Continue the write-up on the DiffUHaul object-dragging method below, starting right after its last sentence.

Passage shown
_ _ _ _ _
DiffUHaul: A Training-Free Method for Object Dragging in Images (2406.01594v2)

Abstract: Text-to-image diffusion models have proven effective for solving many image editing tasks. However, the seemingly straightforward task of seamlessly relocating objects within a scene remains surprisingly challenging. Existing methods addressing this problem often struggle to function reliably in real-world scenarios due to lacking spatial reasoning. In this work, we propose a training-free method, dubbed DiffUHaul, that harnesses the spatial understanding of a localized text-to-image model, for the object dragging task. Blindly manipulating layout inputs of the localized model tends to cause low editing performance due to the intrinsic entanglement of object representation in the model. To this end, we first apply attention masking in each denoising step to make the generation more disentangled across different objects and adopt the self-attention sharing mechanism to preserve the high-level object appearance. Furthermore, we propose a new diffusion anchoring technique: in the early denoising steps, we interpolate the attention features between source and target images to smoothly fuse new layouts with the original appearance; in the later denoising steps, we pass the localized features from the source images to the interpolated images to retain fine-grained object details. To adapt DiffUHaul to real-image editing, we apply a DDPM self-attention bucketing that can better reconstruct real images with the localized model. Finally, we introduce an automated evaluation pipeline for this task and showcase the efficacy of our method. Our results are reinforced through a user preference study.

DiffUHaul: A Training-Free Method for Object Dragging in Images

"DiffUHaul: A Training-Free Method for Object Dragging in Images" introduces a novel approach for the challenging task of seamlessly relocating objects within an image. The apparent simplicity of moving objects belies the intricate spatial reasoning required, which current generative models often fail to deliver reliably. This paper leverages the spatial understanding of localized text-to-image models, particularly BlobGEN, to develop a robust, training-free solution named DiffUHaul.

Methodology

The proposed method addresses key issues in object dragging, including model entanglement, maintaining object appearance, and adapting the method for real images. Here is a breakdown of the approach:

1. Entanglement in Localized Models: The authors identify a crucial problem of entanglement in BlobGEN, specifically within the Gated Self-Attention layers. The leakage of attention across different objects compromises the disentanglement. To resolve this, the paper introduces an inference-time attention masking mechanism, ensuring that textual tokens only attend to their respective visual regions, significantly improving the disentanglement.
_ _ _ _ _
Raw data
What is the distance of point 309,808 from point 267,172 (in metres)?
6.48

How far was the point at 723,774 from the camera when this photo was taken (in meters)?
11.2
_ _ _ _ _
Task result
2. Consistency in Generated Images: To preserve the high-level object appearance during the dragging task, a self-attention sharing mechanism is employed. This mechanism replaces the keys and values in the target image with those from the source image across different denoising steps. Additionally, a novel soft anchoring technique interpolates self-attention features adaptively over the denoising process, promoting smooth fusion between the object's appearance and the target layout. The latter denoising steps involve finer adjustments using a nearest-neighbor copying strategy based on attention features.
3. Adaptation for Real Images: For real-image scenarios, the method overcomes inversion challenges seen with traditional DDIM inversion. Instead, a DDPM self-attention bucketing technique is used, which involves adding noise to the reference image independently at each diffusion step, allowing for better preservation of image details. Additionally, Blended Latent Diffusion is integrated to seamlessly blend the generated edits with the original background.

Numerical Results and User Studies

The authors validate their method against several baselines: Paint-By-Example, AnyDoor, Diffusion Self-Guidance, DragDiffusion, DragonDiffusion, and DiffEditor. Both qualitative assessments and three automatic metrics—foreground similarity, object traces, and realism—show that DiffUHaul consistently outperforms these baselines. Notably, DiffUHaul achieves higher foreground similarity and minimal object traces, all while maintaining high realism.

• Foreground Similarity: Measures the alignment between the source and target blobs after the drag.
• Object Traces: Evaluates if residual artifacts remain at the original object location.
• Realism: Assesses the perceptual quality of the generated images using KID scores.

Results from a user paper conducted on the Amazon Mechanical Turk platform reinforce these findings, showing that DiffUHaul is preferred over other methods across various quality dimensions including object placement, trace removal, realism, and overall quality.

Implications and Future Work

The implications of this method are significant for both practical applications and theoretical advancements. Practically, it offers a powerful tool for digital content creation, enabling artists and designers to manipulate images with higher fidelity and less effort. Theoretically, it pushes the boundaries of what training-free generative methods can achieve, particularly in tasks requiring intricate spatial reasoning.

Future developments might explore enhancing the capabilities of DiffUHaul to handle more complex scenarios, such as rotating objects, resizing them proportionally, and managing interactions between moving objects. Furthermore, integrating 3D spatial understanding could further improve the robustness and applicability of this method.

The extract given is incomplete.